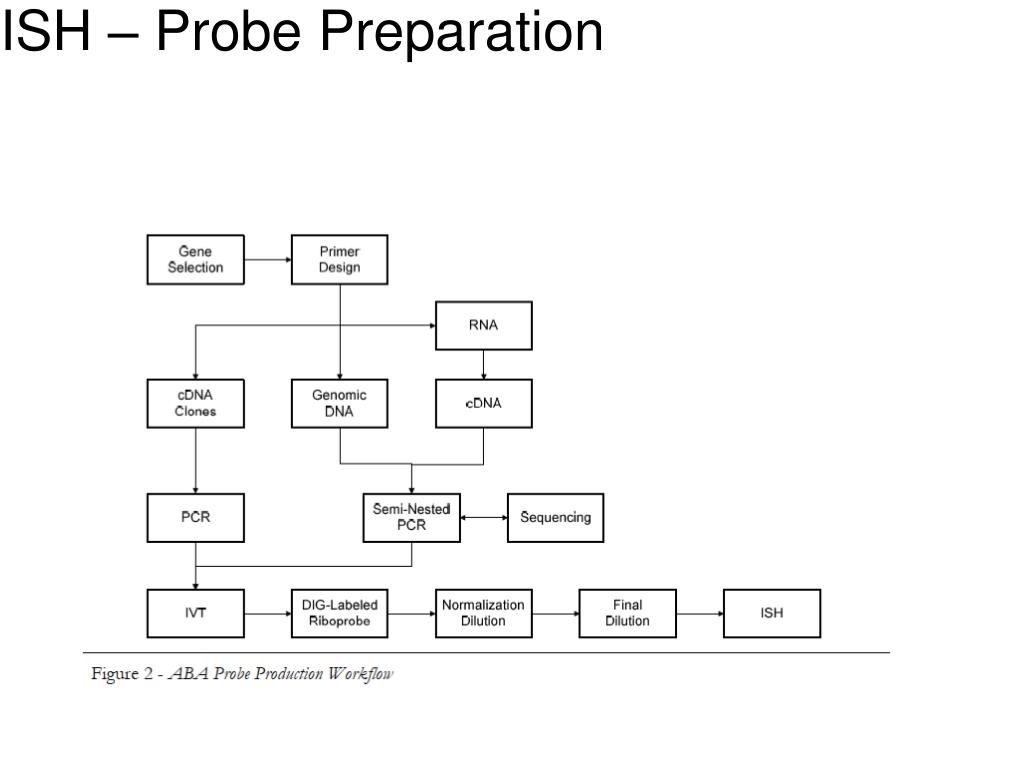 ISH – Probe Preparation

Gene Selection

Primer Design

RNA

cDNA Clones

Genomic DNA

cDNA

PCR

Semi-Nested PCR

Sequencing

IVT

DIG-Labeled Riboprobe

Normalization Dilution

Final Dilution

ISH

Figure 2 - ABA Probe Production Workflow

---

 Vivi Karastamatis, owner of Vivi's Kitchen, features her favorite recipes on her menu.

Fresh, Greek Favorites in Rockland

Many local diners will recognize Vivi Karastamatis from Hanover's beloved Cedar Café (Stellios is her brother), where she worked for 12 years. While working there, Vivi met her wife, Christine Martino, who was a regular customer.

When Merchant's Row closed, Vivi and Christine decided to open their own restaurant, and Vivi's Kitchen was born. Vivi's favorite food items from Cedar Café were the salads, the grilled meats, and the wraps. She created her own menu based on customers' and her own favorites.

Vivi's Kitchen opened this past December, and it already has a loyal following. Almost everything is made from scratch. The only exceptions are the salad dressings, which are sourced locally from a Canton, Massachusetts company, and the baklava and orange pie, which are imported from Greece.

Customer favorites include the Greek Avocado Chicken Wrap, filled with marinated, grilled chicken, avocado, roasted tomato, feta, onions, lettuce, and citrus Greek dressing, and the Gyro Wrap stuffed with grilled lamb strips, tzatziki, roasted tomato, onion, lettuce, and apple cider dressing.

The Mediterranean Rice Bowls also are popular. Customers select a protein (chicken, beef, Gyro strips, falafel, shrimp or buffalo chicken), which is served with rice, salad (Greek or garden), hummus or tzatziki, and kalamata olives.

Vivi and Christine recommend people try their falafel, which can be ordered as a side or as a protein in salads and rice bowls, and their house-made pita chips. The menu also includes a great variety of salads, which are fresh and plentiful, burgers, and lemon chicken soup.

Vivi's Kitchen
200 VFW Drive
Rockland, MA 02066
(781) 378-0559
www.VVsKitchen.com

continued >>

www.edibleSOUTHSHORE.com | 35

Task description — Produce a word-for-word copy of everything above from the line holding "Primer Design" down to the line holding "Figure 2 - ABA Probe Production Workflow", with both of those lines kept.

Task response —
Primer Design

RNA

cDNA Clones

Genomic DNA

cDNA

PCR

Semi-Nested PCR

Sequencing

IVT

DIG-Labeled Riboprobe

Normalization Dilution

Final Dilution

ISH

Figure 2 - ABA Probe Production Workflow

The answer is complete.